*TEXT SEGMENT:*
============
Beginning next month, new foreign maids and their employers will attend mandatory courses aimed at “improving working relations”, according to Malaysia’s New Straits Times.

The country is reliant on foreign domestic workers. More than 200,000 foreign maids are currently working there, according to the paper.

Some officials say they believe more Cambodians will seek work in Malaysia, partly due to the Kingdom’s recent political tensions with Thailand.

“There are about 3,000 to 4,000 domestic workers sent to work as maids in Malaysia per year, and it will increase more,” said An Bun Hak, director of the Association of Cambodian Recruitment Agencies.

Rights groups continue to be wary of how such workers are treated, particularly undocumented ones.

Under Malaysian labour laws, “domestic servants” are not entitled to the same rights as regular “employees”. Domestic workers, for example, are exempted from receiving mandatory rest days and limits on weekly work hours.

“All the benefits that other workers enjoy, like medical leave, days off and overtime, all that is excluded,” said Glorene Dass, programme director at migrant labour group Tenaganita in Malaysia.

‘Modern-day slavery’

Dass said her organisation has handled many cases of Cambodians who appear to have been trafficked into the country.

“When you don’t pay a worker for six months, that’s bondage. They’re confined, working without rest. That’s servitude. That’s modern-day slavery,” she said.

At the same time, promises to reform labour laws in Malaysia have so far gone unfulfilled.

“There needs to be more than employers and workers attending a half-day course,” Dass said. “There has to be recognition of domestic workers as workers.”

According to the group

CARAM Cambodia, there are more than 10,000 documented Cambodians working in Malaysia, and the total including undocumented workers is thought to be much higher.
============
*THE TASK:* Transcribe everything from "Some officials say" down to "Tenaganita in Malaysia." in the passage on foreign maids in Malaysia.

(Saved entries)
============
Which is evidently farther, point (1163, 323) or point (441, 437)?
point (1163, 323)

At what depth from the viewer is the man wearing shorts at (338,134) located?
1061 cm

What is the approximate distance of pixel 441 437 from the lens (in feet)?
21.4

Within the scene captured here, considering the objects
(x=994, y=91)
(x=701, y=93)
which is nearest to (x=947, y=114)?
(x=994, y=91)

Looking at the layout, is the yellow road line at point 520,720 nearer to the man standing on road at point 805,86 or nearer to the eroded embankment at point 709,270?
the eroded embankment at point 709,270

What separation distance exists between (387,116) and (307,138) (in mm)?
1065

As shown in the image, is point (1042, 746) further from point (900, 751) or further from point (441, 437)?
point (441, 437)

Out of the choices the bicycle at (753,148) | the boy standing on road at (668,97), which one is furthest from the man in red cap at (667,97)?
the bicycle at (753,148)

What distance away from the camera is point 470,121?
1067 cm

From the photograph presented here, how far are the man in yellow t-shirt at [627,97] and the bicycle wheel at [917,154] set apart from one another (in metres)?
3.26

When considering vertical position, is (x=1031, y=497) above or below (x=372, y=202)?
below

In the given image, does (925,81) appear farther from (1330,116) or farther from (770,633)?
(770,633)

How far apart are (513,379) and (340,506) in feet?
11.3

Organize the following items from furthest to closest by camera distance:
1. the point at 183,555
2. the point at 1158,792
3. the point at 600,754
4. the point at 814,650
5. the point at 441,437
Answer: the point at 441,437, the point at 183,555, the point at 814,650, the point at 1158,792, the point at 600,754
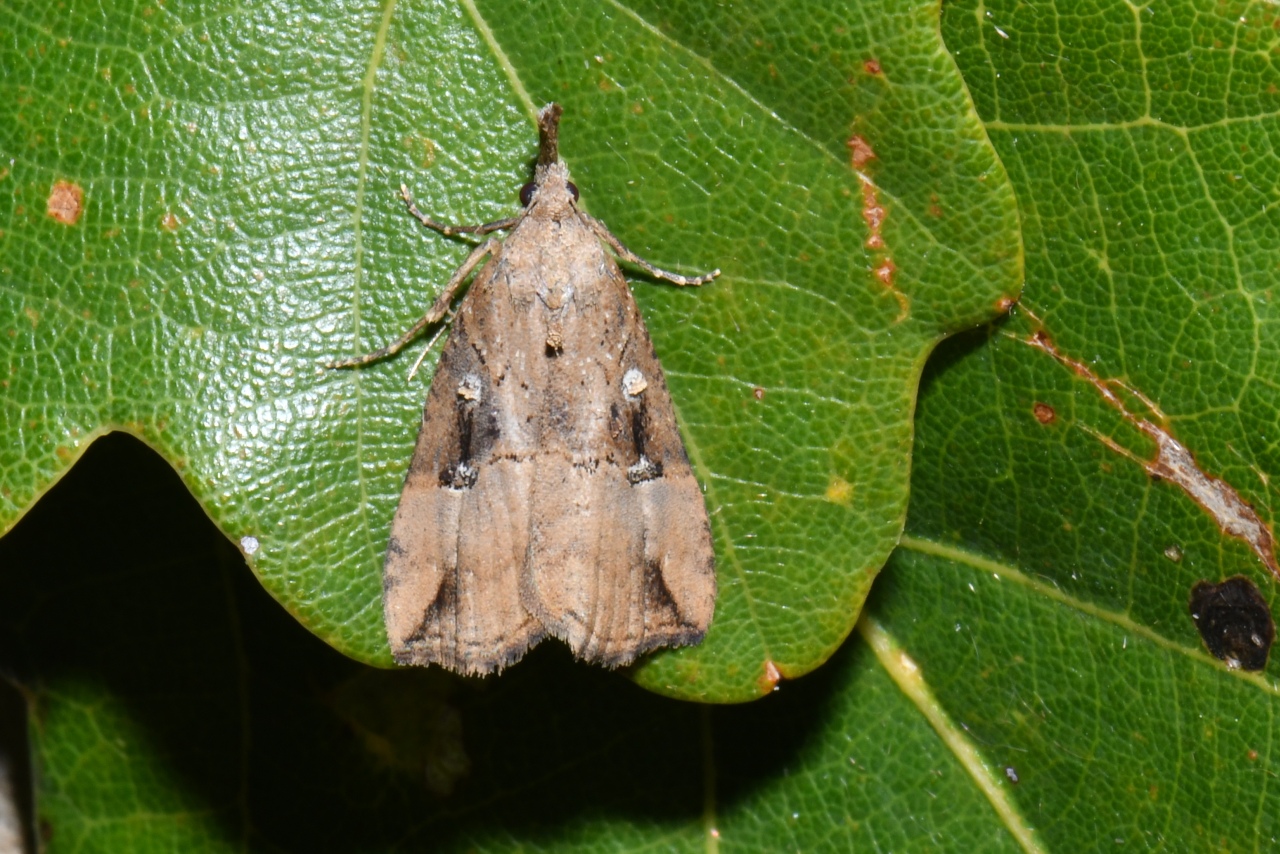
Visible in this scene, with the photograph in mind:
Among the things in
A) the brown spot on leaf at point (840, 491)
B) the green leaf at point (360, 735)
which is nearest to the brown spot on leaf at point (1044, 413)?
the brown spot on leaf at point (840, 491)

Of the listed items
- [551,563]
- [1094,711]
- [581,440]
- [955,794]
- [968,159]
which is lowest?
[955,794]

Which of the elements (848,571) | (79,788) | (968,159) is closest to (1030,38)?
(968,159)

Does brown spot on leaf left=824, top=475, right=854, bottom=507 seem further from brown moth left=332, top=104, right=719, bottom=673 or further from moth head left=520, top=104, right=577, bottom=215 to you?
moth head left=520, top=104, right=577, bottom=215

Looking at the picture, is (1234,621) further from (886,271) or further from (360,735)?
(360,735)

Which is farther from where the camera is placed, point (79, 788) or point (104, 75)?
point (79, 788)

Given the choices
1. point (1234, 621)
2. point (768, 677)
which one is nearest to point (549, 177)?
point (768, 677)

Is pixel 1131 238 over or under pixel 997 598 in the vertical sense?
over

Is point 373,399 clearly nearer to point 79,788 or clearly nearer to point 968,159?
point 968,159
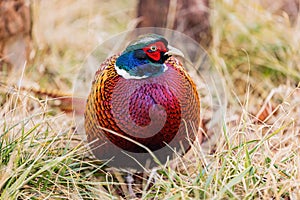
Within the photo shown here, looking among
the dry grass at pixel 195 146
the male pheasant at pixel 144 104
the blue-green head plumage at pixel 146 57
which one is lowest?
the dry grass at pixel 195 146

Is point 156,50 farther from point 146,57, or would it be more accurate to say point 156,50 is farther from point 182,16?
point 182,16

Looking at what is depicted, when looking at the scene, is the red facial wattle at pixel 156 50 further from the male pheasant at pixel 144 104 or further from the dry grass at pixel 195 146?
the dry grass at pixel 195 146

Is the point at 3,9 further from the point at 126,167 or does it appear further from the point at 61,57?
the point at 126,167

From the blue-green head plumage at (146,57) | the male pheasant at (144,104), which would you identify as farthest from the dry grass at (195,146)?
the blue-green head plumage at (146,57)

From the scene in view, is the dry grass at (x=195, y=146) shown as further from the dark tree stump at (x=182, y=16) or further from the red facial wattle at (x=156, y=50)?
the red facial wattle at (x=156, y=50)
============
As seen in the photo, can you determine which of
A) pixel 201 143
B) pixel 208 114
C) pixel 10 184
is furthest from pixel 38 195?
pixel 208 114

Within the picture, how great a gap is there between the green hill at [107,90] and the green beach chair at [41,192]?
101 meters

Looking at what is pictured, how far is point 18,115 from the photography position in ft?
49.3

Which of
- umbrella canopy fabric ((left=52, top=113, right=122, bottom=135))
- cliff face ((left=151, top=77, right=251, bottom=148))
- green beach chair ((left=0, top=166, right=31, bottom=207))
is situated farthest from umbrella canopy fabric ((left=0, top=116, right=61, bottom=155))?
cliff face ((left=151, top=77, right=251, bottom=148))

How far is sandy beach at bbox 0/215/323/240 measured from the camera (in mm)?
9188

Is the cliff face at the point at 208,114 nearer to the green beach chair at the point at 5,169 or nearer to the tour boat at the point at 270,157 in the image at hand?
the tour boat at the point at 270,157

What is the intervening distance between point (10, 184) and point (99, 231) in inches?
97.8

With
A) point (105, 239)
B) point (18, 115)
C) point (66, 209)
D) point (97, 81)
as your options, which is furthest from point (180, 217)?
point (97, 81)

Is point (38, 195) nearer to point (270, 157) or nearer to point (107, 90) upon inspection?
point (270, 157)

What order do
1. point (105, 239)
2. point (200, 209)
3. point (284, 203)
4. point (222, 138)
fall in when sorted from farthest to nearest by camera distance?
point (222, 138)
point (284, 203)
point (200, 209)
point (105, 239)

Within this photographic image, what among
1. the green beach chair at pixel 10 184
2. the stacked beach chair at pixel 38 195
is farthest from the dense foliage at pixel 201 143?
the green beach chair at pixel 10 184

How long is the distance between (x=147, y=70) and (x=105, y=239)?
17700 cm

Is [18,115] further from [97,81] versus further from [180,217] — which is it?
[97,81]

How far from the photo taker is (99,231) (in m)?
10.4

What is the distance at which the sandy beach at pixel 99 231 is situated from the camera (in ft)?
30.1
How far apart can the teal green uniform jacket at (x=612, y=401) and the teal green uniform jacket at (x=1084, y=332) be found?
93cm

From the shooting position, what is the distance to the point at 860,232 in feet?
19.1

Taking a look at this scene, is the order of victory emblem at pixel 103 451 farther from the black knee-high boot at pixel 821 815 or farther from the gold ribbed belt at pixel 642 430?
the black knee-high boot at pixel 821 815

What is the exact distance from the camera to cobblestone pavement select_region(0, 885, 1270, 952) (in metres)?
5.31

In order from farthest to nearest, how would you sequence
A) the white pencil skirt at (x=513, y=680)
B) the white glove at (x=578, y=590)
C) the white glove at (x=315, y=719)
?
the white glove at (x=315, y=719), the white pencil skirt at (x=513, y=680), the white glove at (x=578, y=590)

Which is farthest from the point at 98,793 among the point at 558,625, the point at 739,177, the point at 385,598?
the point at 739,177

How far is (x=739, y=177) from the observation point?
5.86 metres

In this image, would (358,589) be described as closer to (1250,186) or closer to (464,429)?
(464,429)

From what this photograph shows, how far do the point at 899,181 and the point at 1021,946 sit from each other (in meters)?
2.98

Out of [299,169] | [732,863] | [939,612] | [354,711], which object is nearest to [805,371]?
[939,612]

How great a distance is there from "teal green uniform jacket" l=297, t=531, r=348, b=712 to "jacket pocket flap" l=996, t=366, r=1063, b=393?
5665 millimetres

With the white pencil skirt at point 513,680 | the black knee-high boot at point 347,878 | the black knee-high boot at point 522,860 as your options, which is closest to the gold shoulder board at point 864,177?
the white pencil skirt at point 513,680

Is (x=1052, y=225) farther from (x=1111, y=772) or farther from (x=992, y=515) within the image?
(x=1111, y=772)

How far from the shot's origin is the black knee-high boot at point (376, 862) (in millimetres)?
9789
============
*ANSWER SPACE:*
Some officials say they believe more Cambodians will seek work in Malaysia, partly due to the Kingdom’s recent political tensions with Thailand.

“There are about 3,000 to 4,000 domestic workers sent to work as maids in Malaysia per year, and it will increase more,” said An Bun Hak, director of the Association of Cambodian Recruitment Agencies.

Rights groups continue to be wary of how such workers are treated, particularly undocumented ones.

Under Malaysian labour laws, “domestic servants” are not entitled to the same rights as regular “employees”. Domestic workers, for example, are exempted from receiving mandatory rest days and limits on weekly work hours.

“All the benefits that other workers enjoy, like medical leave, days off and overtime, all that is excluded,” said Glorene Dass, programme director at migrant labour group Tenaganita in Malaysia.